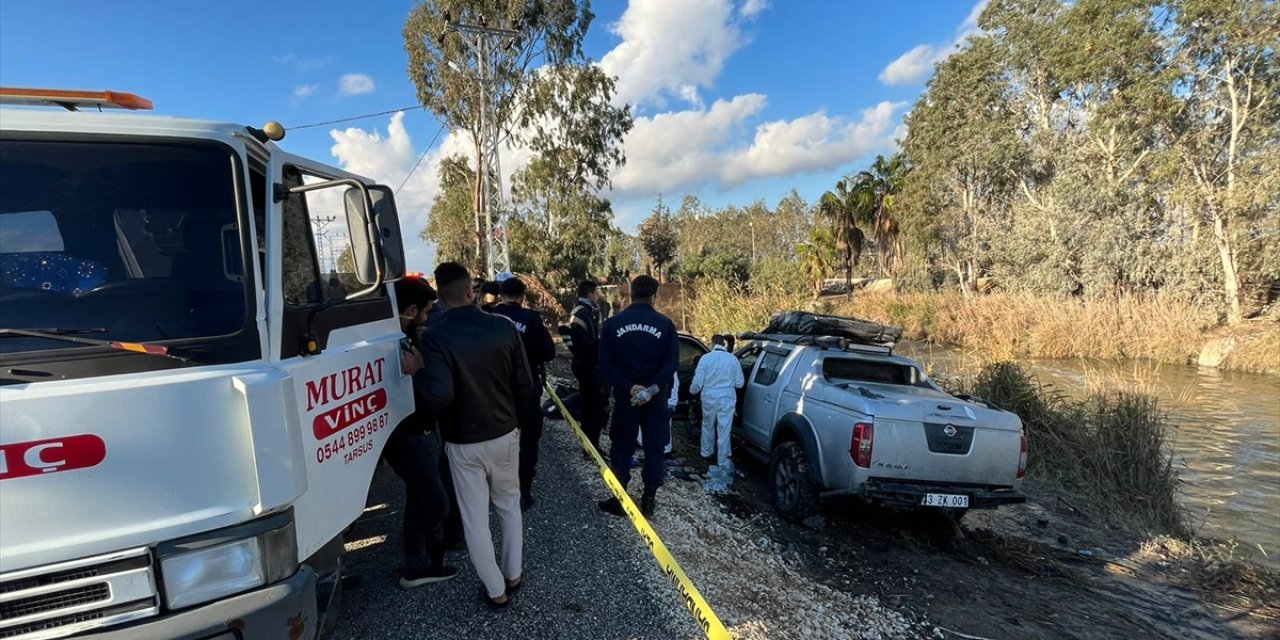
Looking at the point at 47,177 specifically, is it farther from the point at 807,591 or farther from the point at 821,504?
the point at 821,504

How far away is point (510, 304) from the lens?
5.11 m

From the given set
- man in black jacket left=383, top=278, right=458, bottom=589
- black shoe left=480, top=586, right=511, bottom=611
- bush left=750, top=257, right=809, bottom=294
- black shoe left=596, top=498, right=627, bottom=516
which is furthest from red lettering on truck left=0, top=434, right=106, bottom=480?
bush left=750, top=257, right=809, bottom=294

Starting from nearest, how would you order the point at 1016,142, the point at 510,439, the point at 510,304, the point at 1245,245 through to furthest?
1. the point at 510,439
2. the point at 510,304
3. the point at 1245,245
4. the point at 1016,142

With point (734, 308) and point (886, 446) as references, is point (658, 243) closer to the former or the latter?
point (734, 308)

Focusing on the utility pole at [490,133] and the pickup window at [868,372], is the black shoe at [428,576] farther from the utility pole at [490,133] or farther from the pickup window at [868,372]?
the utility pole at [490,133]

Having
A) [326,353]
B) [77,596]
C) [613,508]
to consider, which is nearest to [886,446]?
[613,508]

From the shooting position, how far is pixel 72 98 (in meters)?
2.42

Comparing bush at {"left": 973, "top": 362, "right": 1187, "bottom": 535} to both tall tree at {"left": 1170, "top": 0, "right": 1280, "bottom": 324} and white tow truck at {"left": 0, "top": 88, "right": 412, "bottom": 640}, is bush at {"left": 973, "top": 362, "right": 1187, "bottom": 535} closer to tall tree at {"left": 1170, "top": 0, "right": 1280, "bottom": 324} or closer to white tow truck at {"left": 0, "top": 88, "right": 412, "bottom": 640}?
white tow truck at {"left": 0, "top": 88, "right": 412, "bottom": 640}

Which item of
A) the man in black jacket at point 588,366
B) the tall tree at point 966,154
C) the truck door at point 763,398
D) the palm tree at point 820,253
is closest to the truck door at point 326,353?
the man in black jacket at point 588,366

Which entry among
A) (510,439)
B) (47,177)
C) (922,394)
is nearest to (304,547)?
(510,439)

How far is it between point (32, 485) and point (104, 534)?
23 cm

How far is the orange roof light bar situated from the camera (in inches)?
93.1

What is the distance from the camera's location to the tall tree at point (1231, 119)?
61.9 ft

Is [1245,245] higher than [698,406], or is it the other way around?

**Problem to work on:** Recast the records above as a JSON list of strings, one string per line, with blank lines dropped and the picture left out.

**Worked answer:**
[
  "Looking at the point at 47,177 specifically, is it farther from the point at 807,591 or farther from the point at 821,504?",
  "the point at 821,504",
  "How far away is point (510, 304) from the lens?",
  "5.11 m",
  "From the given set",
  "- man in black jacket left=383, top=278, right=458, bottom=589",
  "- black shoe left=480, top=586, right=511, bottom=611",
  "- bush left=750, top=257, right=809, bottom=294",
  "- black shoe left=596, top=498, right=627, bottom=516",
  "which is furthest from red lettering on truck left=0, top=434, right=106, bottom=480?",
  "bush left=750, top=257, right=809, bottom=294",
  "Starting from nearest, how would you order the point at 1016,142, the point at 510,439, the point at 510,304, the point at 1245,245 through to furthest?",
  "1. the point at 510,439",
  "2. the point at 510,304",
  "3. the point at 1245,245",
  "4. the point at 1016,142",
  "With point (734, 308) and point (886, 446) as references, is point (658, 243) closer to the former or the latter?",
  "point (734, 308)",
  "Focusing on the utility pole at [490,133] and the pickup window at [868,372], is the black shoe at [428,576] farther from the utility pole at [490,133] or farther from the pickup window at [868,372]?",
  "the utility pole at [490,133]",
  "Having",
  "A) [326,353]",
  "B) [77,596]",
  "C) [613,508]",
  "to consider, which is nearest to [886,446]?",
  "[613,508]",
  "From the shooting position, how far is pixel 72 98 (in meters)?",
  "2.42",
  "Comparing bush at {\"left\": 973, \"top\": 362, \"right\": 1187, \"bottom\": 535} to both tall tree at {\"left\": 1170, \"top\": 0, \"right\": 1280, \"bottom\": 324} and white tow truck at {\"left\": 0, \"top\": 88, \"right\": 412, \"bottom\": 640}, is bush at {\"left\": 973, \"top\": 362, \"right\": 1187, \"bottom\": 535} closer to tall tree at {\"left\": 1170, \"top\": 0, \"right\": 1280, \"bottom\": 324} or closer to white tow truck at {\"left\": 0, \"top\": 88, \"right\": 412, \"bottom\": 640}?",
  "white tow truck at {\"left\": 0, \"top\": 88, \"right\": 412, \"bottom\": 640}",
  "Which item of",
  "A) the man in black jacket at point 588,366",
  "B) the tall tree at point 966,154",
  "C) the truck door at point 763,398",
  "D) the palm tree at point 820,253",
  "is closest to the truck door at point 326,353?",
  "the man in black jacket at point 588,366",
  "Which entry among",
  "A) (510,439)",
  "B) (47,177)",
  "C) (922,394)",
  "is nearest to (304,547)?",
  "(510,439)",
  "How far is it between point (32, 485) and point (104, 534)?",
  "23 cm",
  "How far is the orange roof light bar situated from the camera (in inches)?",
  "93.1",
  "What is the distance from the camera's location to the tall tree at point (1231, 119)?",
  "61.9 ft",
  "Is [1245,245] higher than [698,406], or is it the other way around?"
]